Swift later won artist of the year. "The last year of my life has had some of the most amazing times and also some of the hardest things I've gone through in my life. Not a lot of them are things that haven't been public," Swift began during her third acceptance speech of the night.

"I wanted to thank you so much for being the thing that has been a constant in my life. This industry's really weird where, like, sometimes people who do what we do feel like, as I'm sure some of you feel like this, too, with your lives," she continued. "You feel like your stock is either up or down and people either like you or they don’t."

"The people who hang in there for you are the ones that you will never forget," she added.

Shania Twain later paid tribute to Swift by singing a snippet of "Shake It Off" during her performance.

Leading up to the ceremony, Swift took to social media to explain that she was unable to perform her old hits during the awards show. In an open letter to Big Machine Label Group CEO Scott Borchetta and music manager Scooter Braun, whose Ithaca Holdings purchased Big Machine and Swift’s masters in June for more than $300 million, the global superstar claimed the men were prohibiting her from performing her old hits because it would constitute a rerecording of her songs, which she isn’t legally allowed to do until November 2020. Swift called out Borchetta and Braun for implying she should "be a good little girl and shut up. Or you'll be punished."

Big Machine caved Monday and announced it had "agreed to grant all licenses of their artists' performances."

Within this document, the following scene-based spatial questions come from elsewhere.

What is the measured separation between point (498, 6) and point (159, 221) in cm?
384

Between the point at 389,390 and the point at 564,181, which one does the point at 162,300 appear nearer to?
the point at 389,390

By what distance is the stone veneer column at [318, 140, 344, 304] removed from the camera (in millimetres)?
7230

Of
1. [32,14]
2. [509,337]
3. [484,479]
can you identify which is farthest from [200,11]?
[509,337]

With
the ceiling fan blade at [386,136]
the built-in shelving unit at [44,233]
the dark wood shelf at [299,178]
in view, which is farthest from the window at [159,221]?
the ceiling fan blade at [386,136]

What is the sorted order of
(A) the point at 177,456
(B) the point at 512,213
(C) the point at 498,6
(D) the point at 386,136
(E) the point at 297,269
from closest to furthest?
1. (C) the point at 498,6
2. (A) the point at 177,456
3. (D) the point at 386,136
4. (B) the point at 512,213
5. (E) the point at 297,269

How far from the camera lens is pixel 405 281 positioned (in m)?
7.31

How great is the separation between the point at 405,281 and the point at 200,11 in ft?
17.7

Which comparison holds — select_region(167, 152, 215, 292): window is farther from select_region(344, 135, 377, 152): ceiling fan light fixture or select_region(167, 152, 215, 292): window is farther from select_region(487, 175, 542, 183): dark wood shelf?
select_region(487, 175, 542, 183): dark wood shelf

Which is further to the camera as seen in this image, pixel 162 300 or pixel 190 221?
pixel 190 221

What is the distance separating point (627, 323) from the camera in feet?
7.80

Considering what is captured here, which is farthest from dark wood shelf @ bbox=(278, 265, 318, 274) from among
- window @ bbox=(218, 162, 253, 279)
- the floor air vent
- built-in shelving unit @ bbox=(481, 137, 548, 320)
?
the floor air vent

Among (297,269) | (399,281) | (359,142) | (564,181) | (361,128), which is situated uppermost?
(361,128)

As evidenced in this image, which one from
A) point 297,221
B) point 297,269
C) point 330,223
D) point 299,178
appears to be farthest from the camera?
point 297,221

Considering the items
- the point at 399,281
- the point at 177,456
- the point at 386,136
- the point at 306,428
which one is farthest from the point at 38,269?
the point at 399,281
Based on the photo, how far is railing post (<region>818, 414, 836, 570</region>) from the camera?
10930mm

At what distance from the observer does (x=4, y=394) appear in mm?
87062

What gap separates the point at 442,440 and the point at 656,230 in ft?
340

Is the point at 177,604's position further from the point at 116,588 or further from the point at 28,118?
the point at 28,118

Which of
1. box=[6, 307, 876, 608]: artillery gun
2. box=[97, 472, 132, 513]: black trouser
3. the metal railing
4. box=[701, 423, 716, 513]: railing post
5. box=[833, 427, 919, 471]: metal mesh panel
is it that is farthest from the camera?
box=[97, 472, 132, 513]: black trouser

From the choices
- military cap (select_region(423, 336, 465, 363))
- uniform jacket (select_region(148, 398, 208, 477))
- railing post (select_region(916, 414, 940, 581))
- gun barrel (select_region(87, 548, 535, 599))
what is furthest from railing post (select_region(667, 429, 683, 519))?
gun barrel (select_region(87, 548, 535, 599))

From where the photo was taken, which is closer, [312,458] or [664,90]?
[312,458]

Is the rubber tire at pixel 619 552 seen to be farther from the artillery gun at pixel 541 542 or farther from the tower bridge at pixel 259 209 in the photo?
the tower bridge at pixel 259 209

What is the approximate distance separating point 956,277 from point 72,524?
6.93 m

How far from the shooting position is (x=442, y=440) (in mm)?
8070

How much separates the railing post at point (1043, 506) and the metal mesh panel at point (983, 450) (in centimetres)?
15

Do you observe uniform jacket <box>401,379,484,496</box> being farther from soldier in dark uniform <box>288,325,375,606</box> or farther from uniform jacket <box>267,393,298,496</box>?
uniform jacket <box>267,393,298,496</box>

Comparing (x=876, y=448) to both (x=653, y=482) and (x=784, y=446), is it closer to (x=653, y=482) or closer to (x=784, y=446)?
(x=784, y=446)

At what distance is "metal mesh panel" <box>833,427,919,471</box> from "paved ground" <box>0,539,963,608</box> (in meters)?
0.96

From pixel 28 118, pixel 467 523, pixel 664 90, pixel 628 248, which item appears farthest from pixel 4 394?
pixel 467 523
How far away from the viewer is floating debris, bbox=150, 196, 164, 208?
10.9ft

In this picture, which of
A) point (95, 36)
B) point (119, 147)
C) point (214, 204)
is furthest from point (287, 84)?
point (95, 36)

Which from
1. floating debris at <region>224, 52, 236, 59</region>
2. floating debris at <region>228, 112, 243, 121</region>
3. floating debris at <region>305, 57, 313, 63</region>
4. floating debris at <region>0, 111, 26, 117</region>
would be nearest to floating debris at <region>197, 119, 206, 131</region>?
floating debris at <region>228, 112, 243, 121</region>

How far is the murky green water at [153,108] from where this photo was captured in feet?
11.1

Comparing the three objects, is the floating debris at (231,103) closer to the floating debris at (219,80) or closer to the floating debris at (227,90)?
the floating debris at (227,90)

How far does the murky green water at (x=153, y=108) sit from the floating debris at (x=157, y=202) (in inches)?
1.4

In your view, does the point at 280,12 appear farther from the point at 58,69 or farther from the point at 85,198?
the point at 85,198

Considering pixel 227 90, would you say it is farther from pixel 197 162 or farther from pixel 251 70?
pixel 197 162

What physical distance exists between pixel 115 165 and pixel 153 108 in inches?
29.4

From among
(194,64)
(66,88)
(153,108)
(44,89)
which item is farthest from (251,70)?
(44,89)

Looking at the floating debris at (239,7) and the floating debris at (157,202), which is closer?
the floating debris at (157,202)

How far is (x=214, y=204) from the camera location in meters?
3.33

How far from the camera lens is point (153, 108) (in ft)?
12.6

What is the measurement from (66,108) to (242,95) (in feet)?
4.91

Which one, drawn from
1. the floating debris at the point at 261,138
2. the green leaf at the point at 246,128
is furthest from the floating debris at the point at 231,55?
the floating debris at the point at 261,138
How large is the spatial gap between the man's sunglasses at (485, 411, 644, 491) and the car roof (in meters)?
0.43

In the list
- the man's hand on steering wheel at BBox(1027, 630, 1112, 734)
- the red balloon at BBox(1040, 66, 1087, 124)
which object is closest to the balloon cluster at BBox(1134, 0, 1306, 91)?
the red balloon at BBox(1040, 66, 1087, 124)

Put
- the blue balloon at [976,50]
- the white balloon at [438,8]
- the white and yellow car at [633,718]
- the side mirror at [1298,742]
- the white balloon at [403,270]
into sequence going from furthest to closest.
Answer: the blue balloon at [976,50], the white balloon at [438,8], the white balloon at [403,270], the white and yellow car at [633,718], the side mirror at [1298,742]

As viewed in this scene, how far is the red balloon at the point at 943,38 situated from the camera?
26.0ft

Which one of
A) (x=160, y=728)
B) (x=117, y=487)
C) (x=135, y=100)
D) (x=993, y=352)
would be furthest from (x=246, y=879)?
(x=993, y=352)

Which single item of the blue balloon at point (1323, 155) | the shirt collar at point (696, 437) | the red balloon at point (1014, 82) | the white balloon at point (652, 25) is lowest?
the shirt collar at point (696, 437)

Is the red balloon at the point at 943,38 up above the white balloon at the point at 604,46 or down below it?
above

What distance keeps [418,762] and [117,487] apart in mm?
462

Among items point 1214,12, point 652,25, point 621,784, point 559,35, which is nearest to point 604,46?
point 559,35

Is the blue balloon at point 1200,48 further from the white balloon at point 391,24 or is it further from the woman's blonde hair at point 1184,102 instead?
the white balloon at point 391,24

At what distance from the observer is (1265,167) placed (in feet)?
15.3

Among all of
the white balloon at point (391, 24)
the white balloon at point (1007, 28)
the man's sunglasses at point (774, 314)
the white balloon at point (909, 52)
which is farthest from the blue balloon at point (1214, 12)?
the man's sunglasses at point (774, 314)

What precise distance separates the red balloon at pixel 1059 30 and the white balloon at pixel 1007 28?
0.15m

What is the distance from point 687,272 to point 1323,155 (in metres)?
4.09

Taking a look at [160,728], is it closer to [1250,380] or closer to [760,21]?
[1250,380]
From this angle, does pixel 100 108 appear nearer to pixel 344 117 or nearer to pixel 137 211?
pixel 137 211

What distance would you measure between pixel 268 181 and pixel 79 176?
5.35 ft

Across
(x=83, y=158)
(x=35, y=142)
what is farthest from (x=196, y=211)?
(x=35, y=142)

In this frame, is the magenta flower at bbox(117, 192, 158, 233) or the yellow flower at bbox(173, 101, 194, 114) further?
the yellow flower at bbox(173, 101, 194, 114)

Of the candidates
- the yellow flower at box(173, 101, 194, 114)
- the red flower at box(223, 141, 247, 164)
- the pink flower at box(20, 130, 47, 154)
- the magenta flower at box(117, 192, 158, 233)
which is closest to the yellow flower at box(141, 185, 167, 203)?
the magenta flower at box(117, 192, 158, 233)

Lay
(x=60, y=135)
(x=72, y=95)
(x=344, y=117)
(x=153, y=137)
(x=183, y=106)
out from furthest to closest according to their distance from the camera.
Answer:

Prior to the 2019 ceremony, Michael Jackson held the record for most AMAs with 24 wins. Swift has won more AMAs than any other artist this decade, while she has also earned the most AMAs of any female artist in history. She officially beat Jackson's record when she won artist of the year, favorite album-pop/rock, favorite female artist-pop/rock, favorite artist-adult contemporary and favorite music video for "You Need to Calm Down."

The 2019 American Music Awards took place at The Microsoft Theater in Los Angeles and was broadcast on ABC. Ciara hosted the ceremony.

Dick Clark Productions, which produces the American Music Awards, is a division of Valence Media, which owns The Hollywood Reporter.